Sean: [sitting in the base lodge taking boots off] Thought about what you said to me the other day, about my skiing. Stayed up half the night thinking about it. Something occurred to me... fell into a deep peaceful sleep, and haven't thought about you since. Do you know what occurred to me?

Will: No.

Sean: You're just a grom, you don't have the faintest idea what you're talkin' about.

Will: Why thank you.

Sean: It's all right. You've never been out of the Poconos.

Will: Nope.

Sean: So if I asked you about skis, you'd probably give me the dimensions of every ski ever produce. K2, you know a lot about them. Vashon production, Phil & Steve’s aspirations, marketing, big mountain, the whole works, right? But I'll bet you can't tell me what it smells like inside their team RV. You've never actually watched Ed Chase tune a ski; seen that.
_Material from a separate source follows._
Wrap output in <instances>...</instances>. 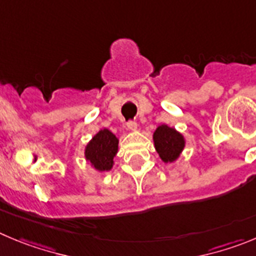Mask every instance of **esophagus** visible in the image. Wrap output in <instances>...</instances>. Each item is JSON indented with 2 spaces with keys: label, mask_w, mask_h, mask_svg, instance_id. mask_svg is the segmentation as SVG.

If I ask you about bindings , you'd probably give me DIN ranges of your personal favorites. You may have even mounted some. But you can't tell me what it feels like to click into a Pivot and feel truly happy. You're a tough kid. And I'd ask you about racing, you'd probably throw Alberto Tomba at me, right, “Two women a night before a race…” But you've never been near a World Cup race. You've never held your best friend's skis in your hands, watch him step looking to you for help. I'd ask you about tuning, you'd probably quote me all the wax temperatures. …And look at you... I don't see an intelligent, confident skier... I see a cocky, scared shitless grom. But you're a good skier Will. No one denies that. No one could possibly understand the depths of you. But you presume to know everything about me because you saw a post of mine on SkiTalk, and you ripped my life apart. You're a park rat right?

[Will nods]

Sean: You think I know the first thing about how hard your life has been, how you feel, who you are, because I did a spread eagle? Does that encapsulate you? Personally... I don't give a shit about all that, because you know what, I can't learn anything from you, I can't watch on some YouTube video. Unless you want to talk about you, who you are. Then I'm fascinated. I'm in. But you don't want to do that do you sport? You're terrified of what you might say. Your move, chief.